--- Material for the task ---

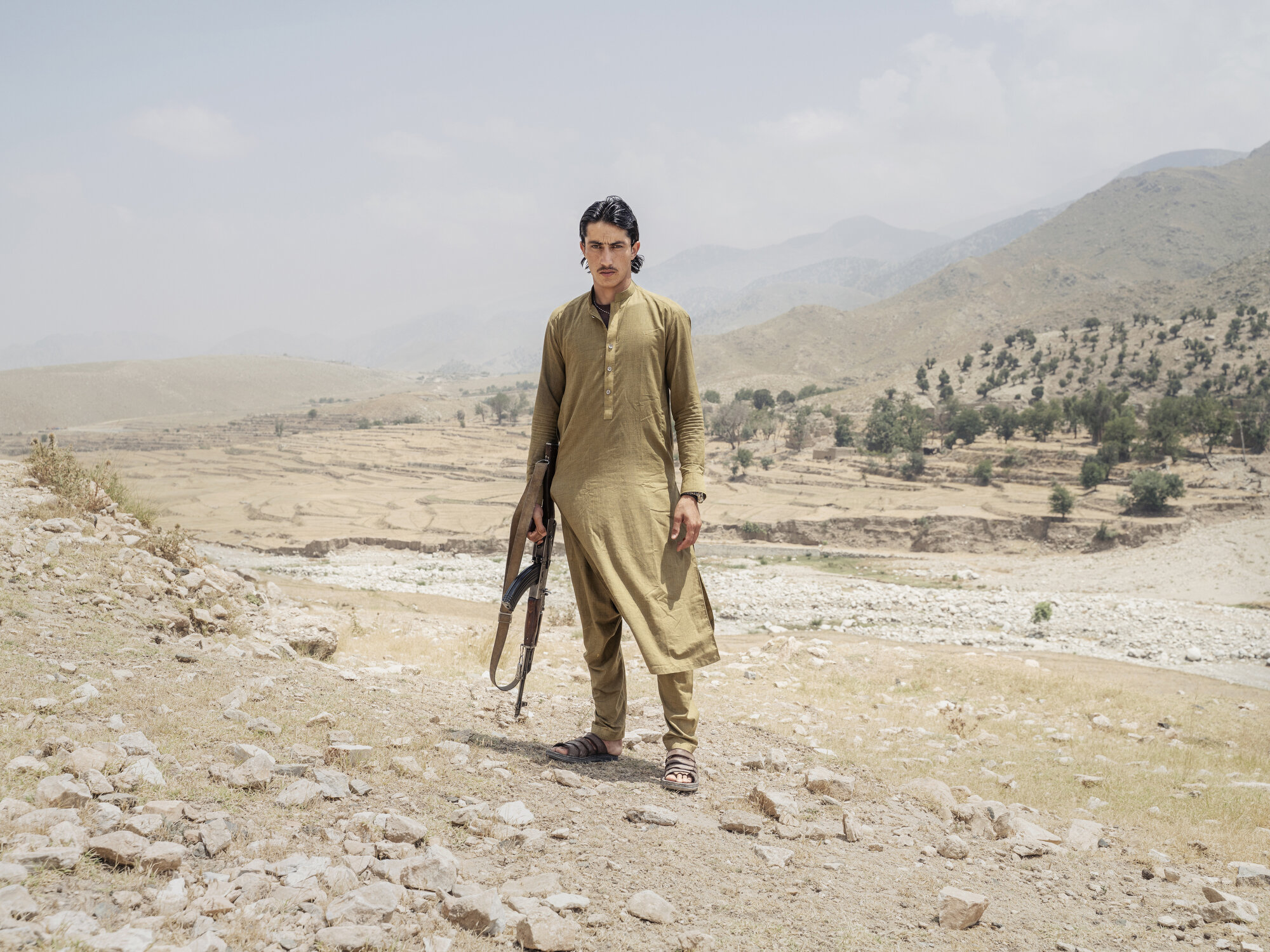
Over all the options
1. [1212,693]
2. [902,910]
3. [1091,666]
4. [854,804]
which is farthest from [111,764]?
[1091,666]

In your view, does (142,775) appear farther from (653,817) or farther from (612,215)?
(612,215)

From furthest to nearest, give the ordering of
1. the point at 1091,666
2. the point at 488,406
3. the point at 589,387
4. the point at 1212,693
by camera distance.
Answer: the point at 488,406, the point at 1091,666, the point at 1212,693, the point at 589,387

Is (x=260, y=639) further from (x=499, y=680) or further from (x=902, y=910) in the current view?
(x=902, y=910)

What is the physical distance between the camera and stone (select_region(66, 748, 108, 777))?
200cm

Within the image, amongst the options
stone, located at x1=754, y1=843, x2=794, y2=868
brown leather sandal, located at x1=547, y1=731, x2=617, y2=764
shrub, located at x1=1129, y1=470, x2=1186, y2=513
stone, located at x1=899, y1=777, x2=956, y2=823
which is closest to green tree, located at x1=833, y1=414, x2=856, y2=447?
shrub, located at x1=1129, y1=470, x2=1186, y2=513

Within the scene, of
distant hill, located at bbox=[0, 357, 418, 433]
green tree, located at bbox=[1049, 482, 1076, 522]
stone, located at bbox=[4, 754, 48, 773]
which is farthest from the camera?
distant hill, located at bbox=[0, 357, 418, 433]

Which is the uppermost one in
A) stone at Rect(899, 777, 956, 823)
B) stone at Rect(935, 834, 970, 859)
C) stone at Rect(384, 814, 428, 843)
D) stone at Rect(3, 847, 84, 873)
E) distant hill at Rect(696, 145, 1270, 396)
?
distant hill at Rect(696, 145, 1270, 396)

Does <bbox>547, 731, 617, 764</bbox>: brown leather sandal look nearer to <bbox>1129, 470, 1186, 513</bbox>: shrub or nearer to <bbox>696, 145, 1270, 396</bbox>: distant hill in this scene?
<bbox>1129, 470, 1186, 513</bbox>: shrub

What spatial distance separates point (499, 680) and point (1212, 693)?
793cm

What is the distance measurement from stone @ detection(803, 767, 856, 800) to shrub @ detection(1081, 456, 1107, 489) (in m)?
32.4

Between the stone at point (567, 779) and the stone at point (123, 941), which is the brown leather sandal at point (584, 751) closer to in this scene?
the stone at point (567, 779)

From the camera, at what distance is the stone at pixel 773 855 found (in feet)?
7.59

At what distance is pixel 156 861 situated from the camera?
1.68 m

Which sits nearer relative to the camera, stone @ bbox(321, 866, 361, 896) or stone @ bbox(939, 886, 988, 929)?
stone @ bbox(321, 866, 361, 896)
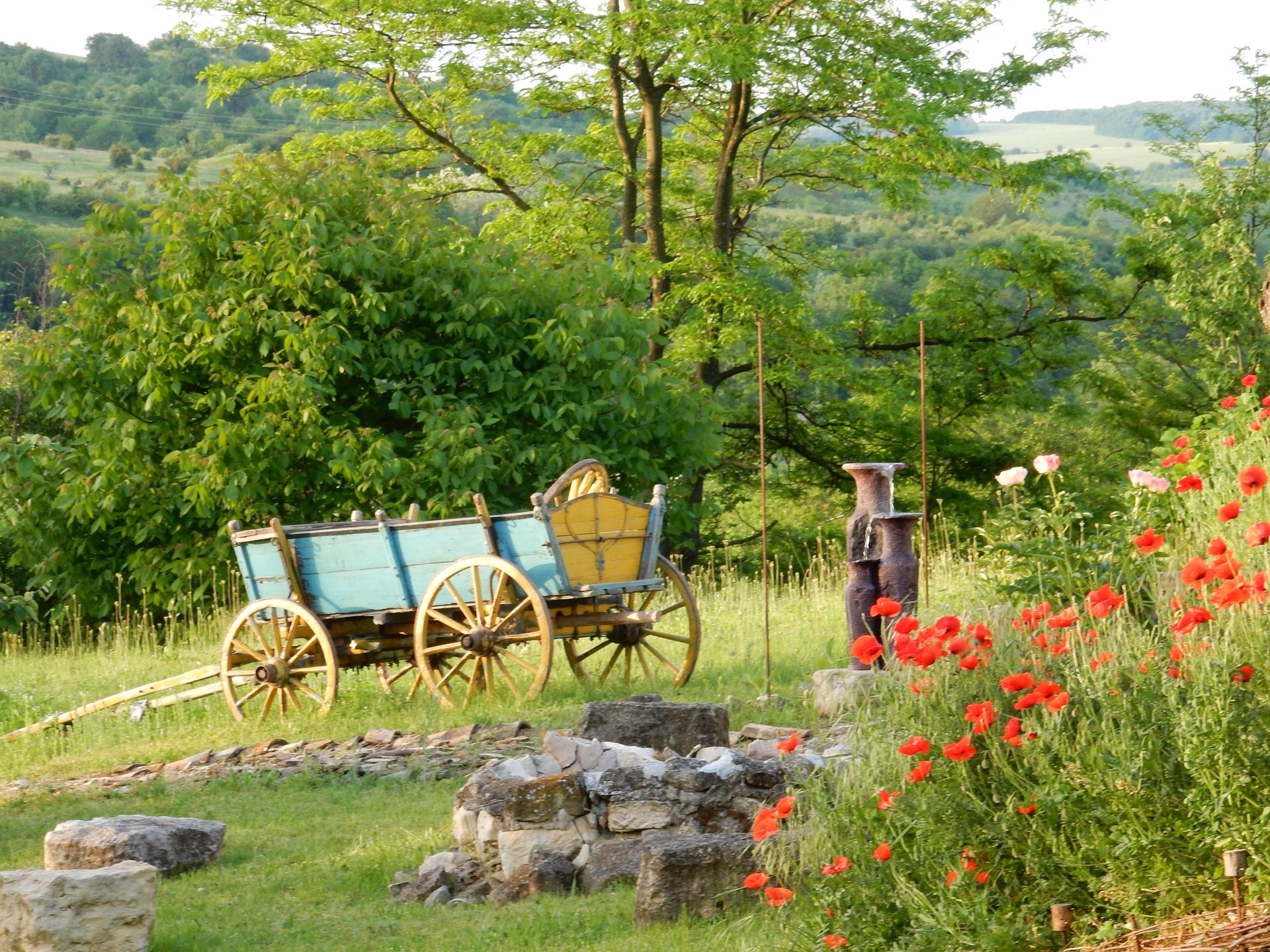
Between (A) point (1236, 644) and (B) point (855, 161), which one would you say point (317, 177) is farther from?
(A) point (1236, 644)

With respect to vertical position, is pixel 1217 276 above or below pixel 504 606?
above

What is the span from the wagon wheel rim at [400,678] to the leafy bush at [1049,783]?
446 cm

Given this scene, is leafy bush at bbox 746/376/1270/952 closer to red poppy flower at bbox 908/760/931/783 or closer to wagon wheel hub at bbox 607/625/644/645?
red poppy flower at bbox 908/760/931/783

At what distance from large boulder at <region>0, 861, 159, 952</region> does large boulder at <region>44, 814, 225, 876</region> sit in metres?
0.69

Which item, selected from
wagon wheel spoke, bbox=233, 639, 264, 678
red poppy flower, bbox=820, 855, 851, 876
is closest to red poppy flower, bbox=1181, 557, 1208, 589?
red poppy flower, bbox=820, 855, 851, 876

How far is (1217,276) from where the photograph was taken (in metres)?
17.1

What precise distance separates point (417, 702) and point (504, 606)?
33.7 inches

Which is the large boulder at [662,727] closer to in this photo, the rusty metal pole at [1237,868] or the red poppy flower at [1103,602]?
the red poppy flower at [1103,602]

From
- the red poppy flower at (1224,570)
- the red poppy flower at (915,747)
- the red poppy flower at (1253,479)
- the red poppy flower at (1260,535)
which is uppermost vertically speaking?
the red poppy flower at (1253,479)

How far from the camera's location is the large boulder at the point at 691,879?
13.1 ft

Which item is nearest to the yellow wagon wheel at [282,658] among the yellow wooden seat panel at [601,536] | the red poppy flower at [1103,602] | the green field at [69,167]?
the yellow wooden seat panel at [601,536]

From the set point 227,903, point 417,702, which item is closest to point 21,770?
point 417,702

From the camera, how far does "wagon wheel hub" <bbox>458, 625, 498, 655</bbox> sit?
24.1 ft

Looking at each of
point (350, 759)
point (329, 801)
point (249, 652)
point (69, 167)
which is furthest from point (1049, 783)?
point (69, 167)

---

Do this:
Copy the entire listing above word for word, leaving out the images.

Response to this task:
Over all the options
1. [1212,693]
2. [902,910]
3. [1091,666]
4. [854,804]
which is farthest from [111,764]?
[1091,666]

In your view, does (142,775) appear farther from (653,817) or farther from (612,215)?
(612,215)

From furthest to nearest, give the ordering of
1. the point at 1091,666
2. the point at 488,406
3. the point at 589,387
4. the point at 1212,693
by camera distance.
Answer: the point at 488,406, the point at 1091,666, the point at 1212,693, the point at 589,387

Is (x=260, y=639) further from (x=499, y=680) or further from (x=902, y=910) in the current view?
(x=902, y=910)

What is the physical distance between the camera and stone (select_region(66, 748, 108, 777))?
200cm

Within the image, amongst the options
stone, located at x1=754, y1=843, x2=794, y2=868
brown leather sandal, located at x1=547, y1=731, x2=617, y2=764
shrub, located at x1=1129, y1=470, x2=1186, y2=513
stone, located at x1=899, y1=777, x2=956, y2=823
which is closest to green tree, located at x1=833, y1=414, x2=856, y2=447?
shrub, located at x1=1129, y1=470, x2=1186, y2=513

Within the scene, of
distant hill, located at bbox=[0, 357, 418, 433]
green tree, located at bbox=[1049, 482, 1076, 522]
stone, located at bbox=[4, 754, 48, 773]
which is farthest from the camera?
distant hill, located at bbox=[0, 357, 418, 433]

Which is the uppermost one in
A) stone at Rect(899, 777, 956, 823)
B) stone at Rect(935, 834, 970, 859)
C) stone at Rect(384, 814, 428, 843)
D) stone at Rect(3, 847, 84, 873)
E) distant hill at Rect(696, 145, 1270, 396)
?
distant hill at Rect(696, 145, 1270, 396)

Does <bbox>547, 731, 617, 764</bbox>: brown leather sandal look nearer to <bbox>1129, 470, 1186, 513</bbox>: shrub or nearer to <bbox>696, 145, 1270, 396</bbox>: distant hill in this scene?
<bbox>1129, 470, 1186, 513</bbox>: shrub

What spatial distance separates point (499, 680) and point (1212, 693)?
793cm

What is the distance measurement from stone @ detection(803, 767, 856, 800) to shrub @ detection(1081, 456, 1107, 489) (in m)?
32.4

Between the stone at point (567, 779) and the stone at point (123, 941), which is the brown leather sandal at point (584, 751) closer to in this scene?
the stone at point (567, 779)

From the camera, at what distance is the stone at pixel 773 855 found (in feet)?
7.59

At what distance is pixel 156 861 situated from the camera?
1.68 m

Which sits nearer relative to the camera, stone @ bbox(321, 866, 361, 896) or stone @ bbox(939, 886, 988, 929)?
stone @ bbox(321, 866, 361, 896)
Between (A) point (1236, 644) and (B) point (855, 161), which one would you say point (317, 177) is farther from?
(A) point (1236, 644)

With respect to vertical position, is pixel 1217 276 above or below pixel 504 606?
above

What is the span from the wagon wheel rim at [400,678] to the leafy bush at [1049,783]?
446 cm

Given this scene, is leafy bush at bbox 746/376/1270/952 closer to red poppy flower at bbox 908/760/931/783 or closer to wagon wheel hub at bbox 607/625/644/645?
red poppy flower at bbox 908/760/931/783

At what distance from large boulder at <region>0, 861, 159, 952</region> does large boulder at <region>44, 814, 225, 876</region> sit in metres?
0.69

Which item, selected from
wagon wheel spoke, bbox=233, 639, 264, 678
red poppy flower, bbox=820, 855, 851, 876
is closest to red poppy flower, bbox=1181, 557, 1208, 589?
red poppy flower, bbox=820, 855, 851, 876

How far is (1217,276) from where the photograph was taken (in metres)?
17.1

What precise distance separates point (417, 702) and point (504, 606)?
33.7 inches

Which is the large boulder at [662,727] closer to in this photo, the rusty metal pole at [1237,868] or the red poppy flower at [1103,602]?
the red poppy flower at [1103,602]

From
- the red poppy flower at (1224,570)
- the red poppy flower at (915,747)
- the red poppy flower at (1253,479)
- the red poppy flower at (1260,535)
which is uppermost vertically speaking?
the red poppy flower at (1253,479)

How far from the camera's location is the large boulder at the point at 691,879?
13.1 ft

Which item is nearest to the yellow wagon wheel at [282,658] among the yellow wooden seat panel at [601,536] | the red poppy flower at [1103,602] | the green field at [69,167]?
the yellow wooden seat panel at [601,536]

From the set point 227,903, point 417,702, which item is closest to point 21,770?
point 417,702

From the camera, how far does "wagon wheel hub" <bbox>458, 625, 498, 655</bbox> sit?
24.1 ft

Looking at each of
point (350, 759)
point (329, 801)
point (249, 652)
point (69, 167)
which is furthest from point (1049, 783)?
point (69, 167)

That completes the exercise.